_SET TASK_. Begin at the line that contains "Among the given items" and copy out every line through the end of the entries, requests included. In the answers, scale each coordinate by 2.4 and round to whole numbers with halves going up, but leave the numbers in the requests as they are.

++++ EXERCISE MATERIAL

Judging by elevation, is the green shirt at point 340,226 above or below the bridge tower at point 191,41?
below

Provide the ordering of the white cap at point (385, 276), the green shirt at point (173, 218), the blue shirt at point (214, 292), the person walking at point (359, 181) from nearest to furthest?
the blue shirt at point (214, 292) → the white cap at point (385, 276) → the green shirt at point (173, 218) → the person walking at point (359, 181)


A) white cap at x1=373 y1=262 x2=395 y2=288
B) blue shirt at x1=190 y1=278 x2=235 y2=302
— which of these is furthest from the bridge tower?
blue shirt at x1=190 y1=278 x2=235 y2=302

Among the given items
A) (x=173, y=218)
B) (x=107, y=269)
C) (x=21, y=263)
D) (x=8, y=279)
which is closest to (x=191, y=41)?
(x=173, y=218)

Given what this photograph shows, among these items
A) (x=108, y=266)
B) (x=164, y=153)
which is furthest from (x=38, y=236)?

++++++++

_EXERCISE SOLUTION_.
Among the given items
A) (x=173, y=218)
B) (x=107, y=269)
C) (x=21, y=263)
D) (x=8, y=279)
which is closest to (x=191, y=41)?
(x=415, y=523)

Given what this photograph shows, among these items
A) (x=108, y=266)
B) (x=164, y=153)
which is furthest from (x=38, y=236)?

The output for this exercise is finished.